Re: [PATCH 3/3] pciehp: Fix race condition handling surprise link-down

From: Bjorn Helgaas
Date: Wed Dec 07 2016 - 18:41:41 EST


On Sat, Nov 19, 2016 at 12:32:47AM -0800, Ashok Raj wrote:
> A surprise link down may retrain very quickly, causing the same slot to
> generate a link up event before handling the link down completes.
>
> Since the link is active, the power off work queued from the first link
> down will cause a second down event when the power is disabled. The second
> down event should be ignored because the slot is already powering off;
> however, the "link up" event sets the slot state to POWERON before the
> event to handle this is enqueued, making the second down event believe
> it needs to do something. This creates a constant link up and down
> event cycle.
>
> This patch fixes that by setting the slot state only when the work to
> handle the power event is executing, protected by the hot plug mutex.

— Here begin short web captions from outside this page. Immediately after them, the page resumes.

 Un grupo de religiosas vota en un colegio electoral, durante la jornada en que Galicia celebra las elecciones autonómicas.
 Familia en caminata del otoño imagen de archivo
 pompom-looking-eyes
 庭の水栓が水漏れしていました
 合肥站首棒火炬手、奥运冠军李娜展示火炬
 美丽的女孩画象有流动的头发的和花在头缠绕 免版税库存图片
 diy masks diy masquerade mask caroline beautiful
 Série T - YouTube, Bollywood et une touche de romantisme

Please mention the mutex specifically by name, e.g.,
"p_slot->hotplug_lock".

> Cc: linux-kernel@xxxxxxxxxxxxxxx
> Cc: stable@xxxxxxxxxxxxxxx
>
> Signed-off-by: Ashok Raj <ashok.raj@xxxxxxxxx>
> Reviewed-by: Keith Busch <keith.busch@xxxxxxxxx>
> ---
> drivers/pci/hotplug/pciehp_ctrl.c | 4 ++--
> 1 file changed, 2 insertions(+), 2 deletions(-)
>
> diff --git a/drivers/pci/hotplug/pciehp_ctrl.c b/drivers/pci/hotplug/pciehp_ctrl.c
> index ec0b4c1..7ae068c 100644
> --- a/drivers/pci/hotplug/pciehp_ctrl.c
> +++ b/drivers/pci/hotplug/pciehp_ctrl.c
> @@ -182,6 +182,7 @@ static void pciehp_power_thread(struct work_struct *work)
> switch (info->req) {
> case DISABLE_REQ:
> mutex_lock(&p_slot->hotplug_lock);
> + p_slot->state = POWEROFF_STATE;

It sounds right that p_slot->state should be protected.

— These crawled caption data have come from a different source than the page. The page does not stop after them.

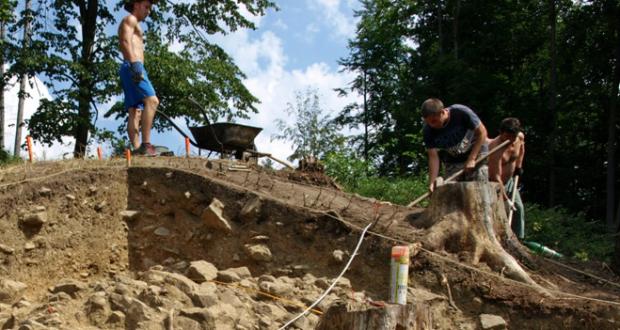 , Deň otvorených dverí na archeologickom výskume pri obci Divinka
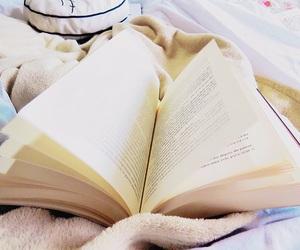 book, leitura, and book holic image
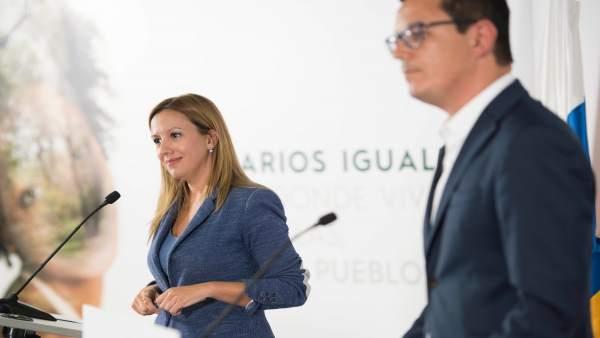 Rosa Dávila con el vicepresidente canario, Pablo Rodríguez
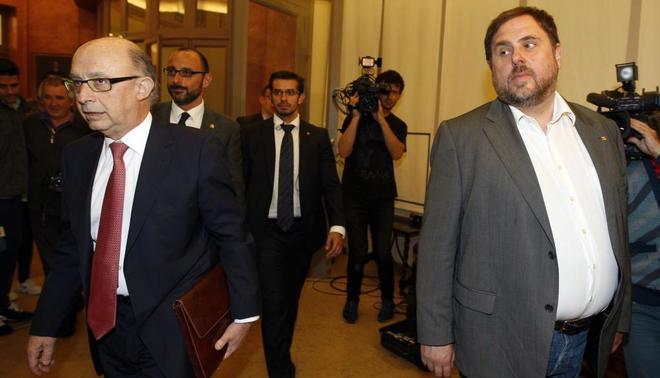El ministro de Hacienda, Cristóbal Montoro, y el vicepresidente de la...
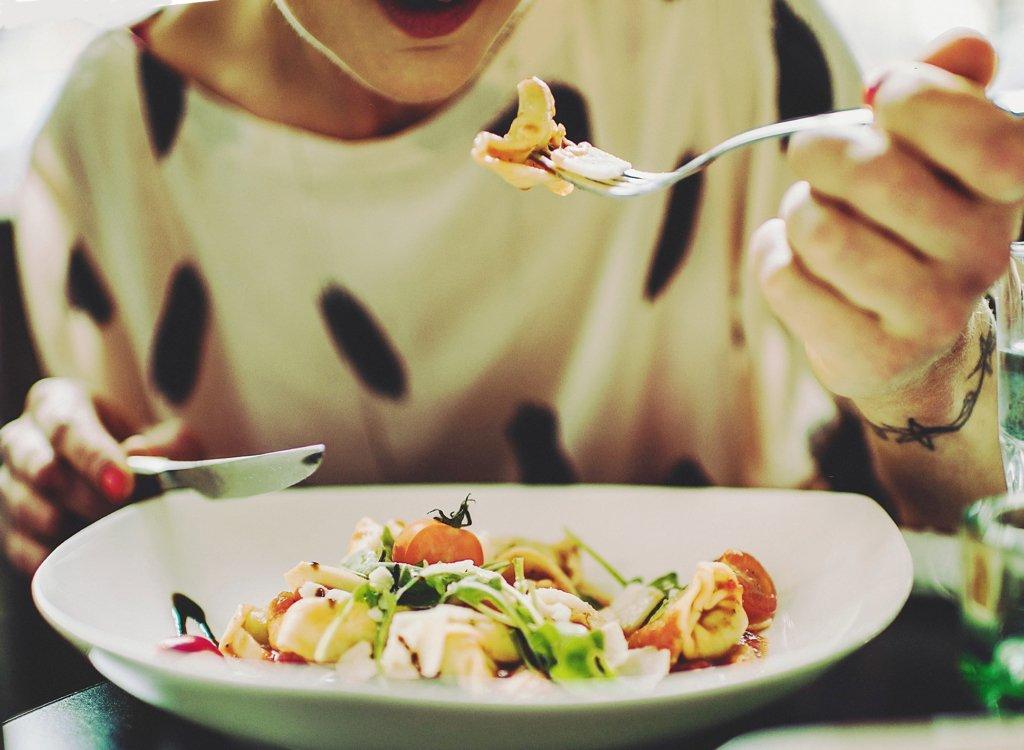 Диетолог раскрыла секреты, как обуздать аппетит и похудеть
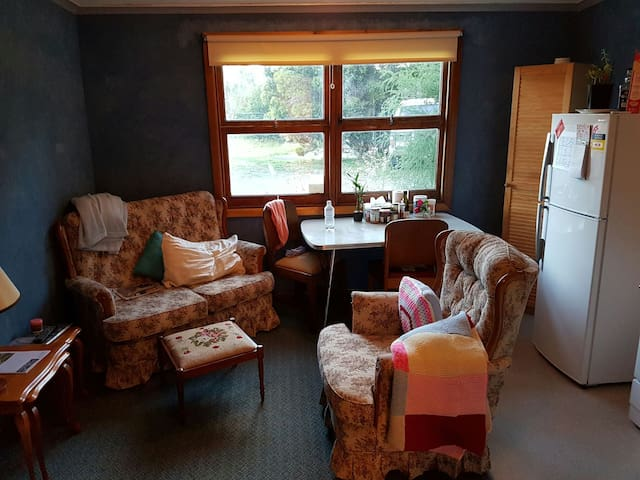 Twin or double, self-contained ground floor flat - Austins Ferry - Appartement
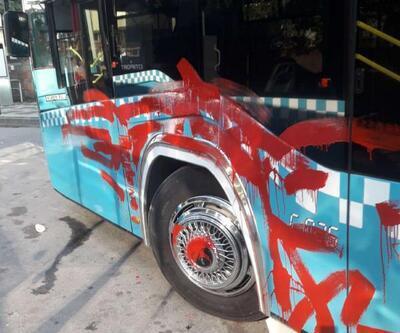 Otobüse alınmayan kadın aracı kırmızıya boyadı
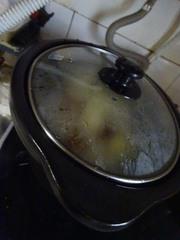 沸騰させたら電気鍋にかけてコトコト煮ます.jpg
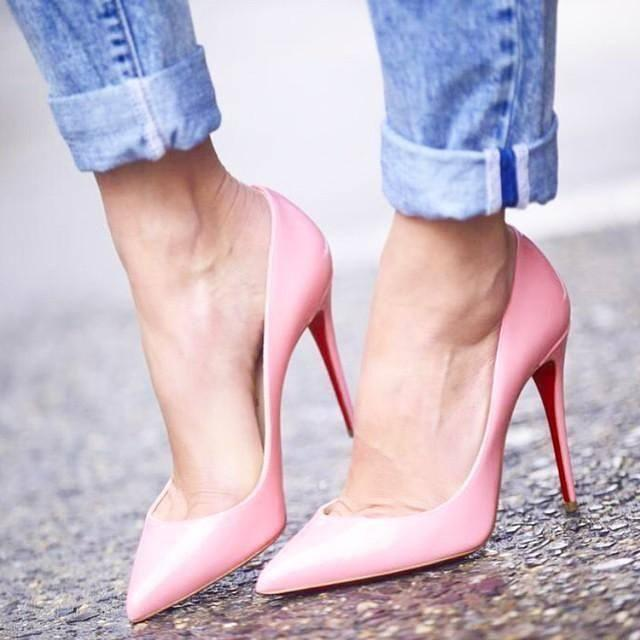 CHRISTIAN LOUBOUTIN Pigalle Follies Patent Point-Toe Red Sole Pump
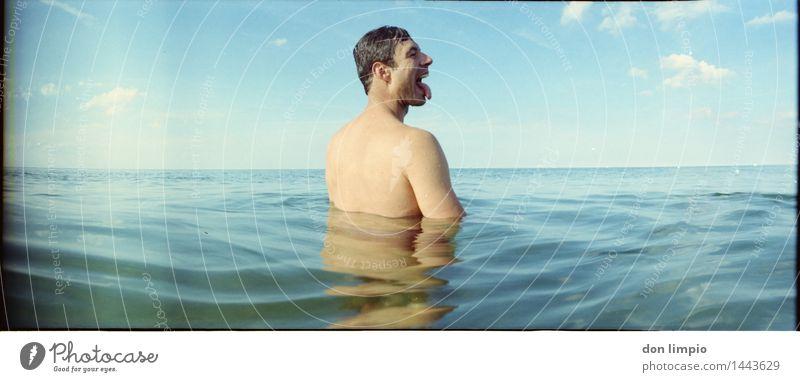 salt lick Mensch Himmel Jugendliche blau nackt Sommer Meer Erholung Junger Mann ruhig Ferne kalt Erwachsene natürlich Schwimmen & Baden maskulin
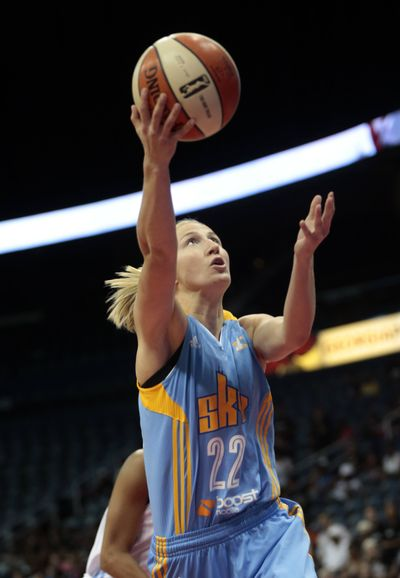Former Gonzaga standout Courtney Vandersloot missed 17 games with a knee injury. (Associated Press)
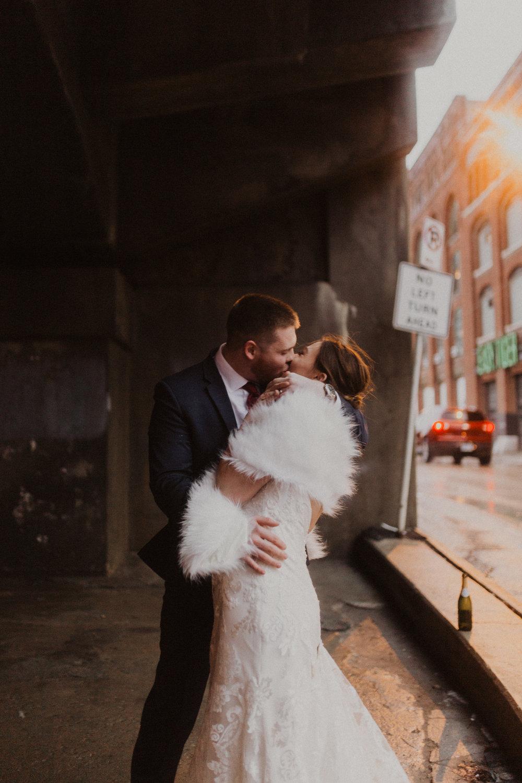 alyssa barletter photography 2016 main kansas city wedding rainy day photographer grace and justin magott-56.jpg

It looks like handle_button_press_event() and
pciehp_sysfs_enable_slot() hold p_slot->lock while updating
p_slot->state.

You're setting "state = POWEROFF_STATE" while holding
p_slot->hotplug_lock (not p_slot->lock). Four lines down, we set
"state = STATIC_STATE", but this time we're holding p_slot->lock.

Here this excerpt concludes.